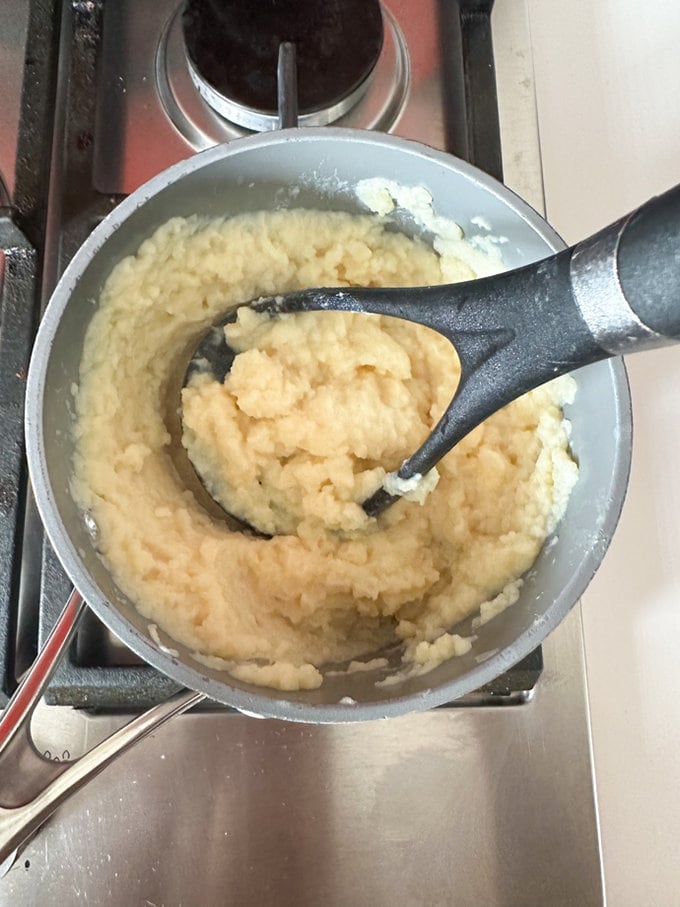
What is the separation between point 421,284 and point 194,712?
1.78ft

* * *

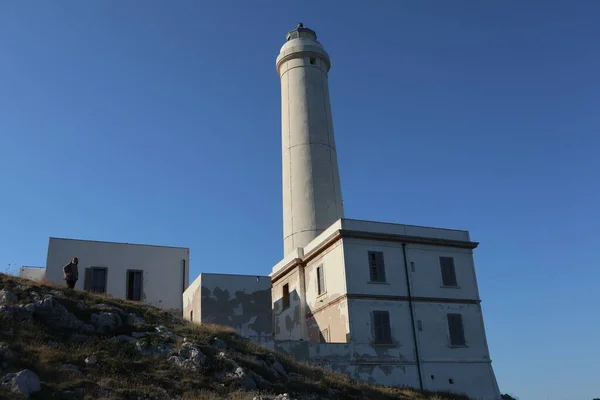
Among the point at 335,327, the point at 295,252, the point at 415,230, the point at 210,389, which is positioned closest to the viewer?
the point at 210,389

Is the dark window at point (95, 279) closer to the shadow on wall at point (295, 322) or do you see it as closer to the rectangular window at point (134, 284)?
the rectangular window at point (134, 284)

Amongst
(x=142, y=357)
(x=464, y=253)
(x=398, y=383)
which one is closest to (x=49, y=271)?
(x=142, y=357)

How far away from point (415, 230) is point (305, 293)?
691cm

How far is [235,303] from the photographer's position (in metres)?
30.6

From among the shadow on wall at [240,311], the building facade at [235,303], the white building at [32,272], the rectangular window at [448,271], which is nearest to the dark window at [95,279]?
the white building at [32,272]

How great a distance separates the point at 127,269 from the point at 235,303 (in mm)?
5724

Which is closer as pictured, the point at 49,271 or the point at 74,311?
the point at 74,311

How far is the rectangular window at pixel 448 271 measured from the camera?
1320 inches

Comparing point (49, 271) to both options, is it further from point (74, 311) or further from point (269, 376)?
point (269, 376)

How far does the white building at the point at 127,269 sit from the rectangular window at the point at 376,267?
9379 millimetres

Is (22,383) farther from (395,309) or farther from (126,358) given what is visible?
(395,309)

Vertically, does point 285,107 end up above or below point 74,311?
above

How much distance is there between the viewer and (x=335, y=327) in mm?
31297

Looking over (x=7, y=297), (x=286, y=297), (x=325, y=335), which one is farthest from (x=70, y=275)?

==

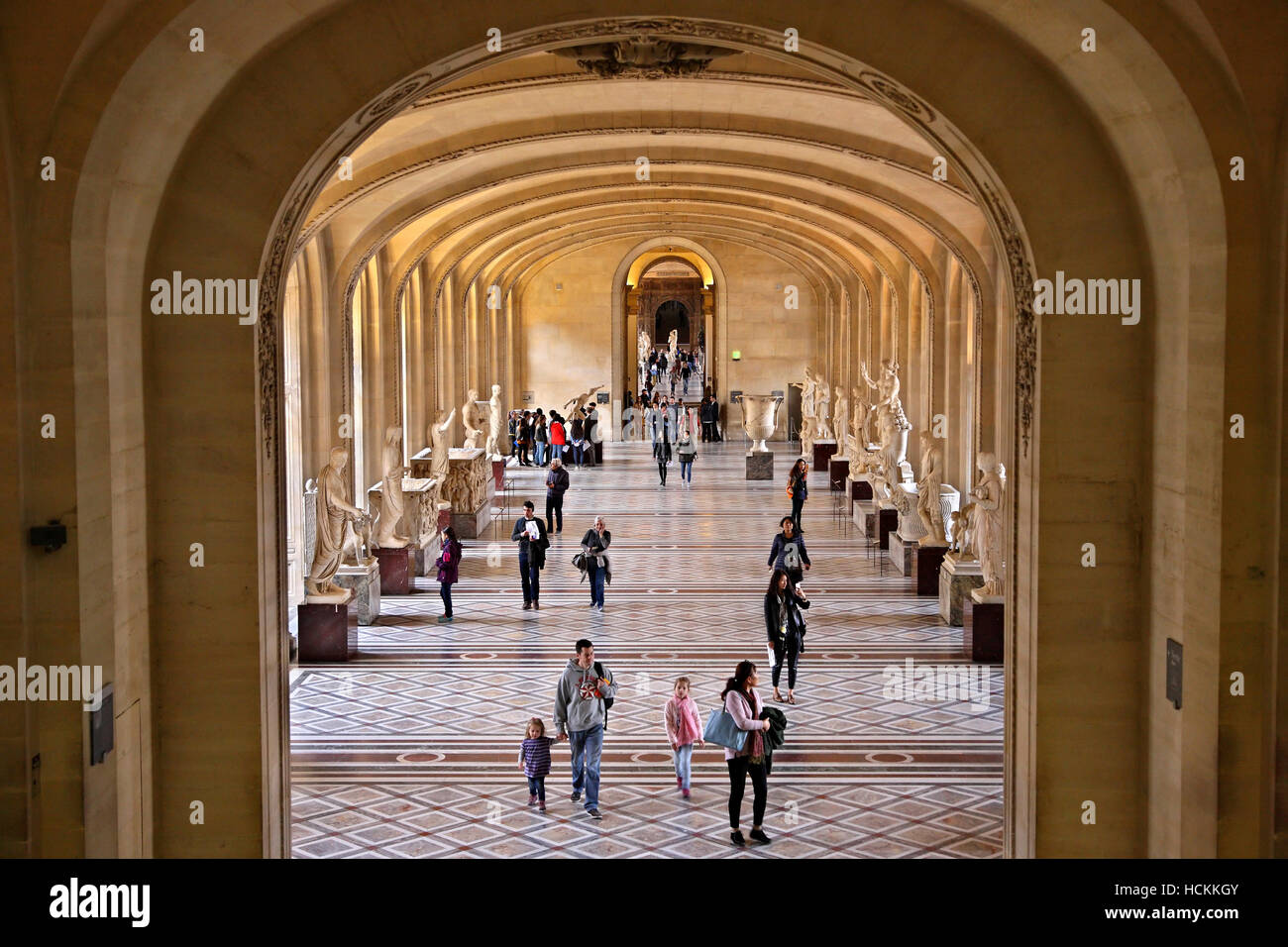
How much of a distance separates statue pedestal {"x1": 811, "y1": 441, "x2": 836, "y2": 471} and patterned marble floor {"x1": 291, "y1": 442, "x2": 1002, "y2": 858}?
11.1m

PROBLEM TO SOLVE:
Count the lines in the records above that contain the word "much", and give only that number.

SOLUTION FOR THIS TASK:
2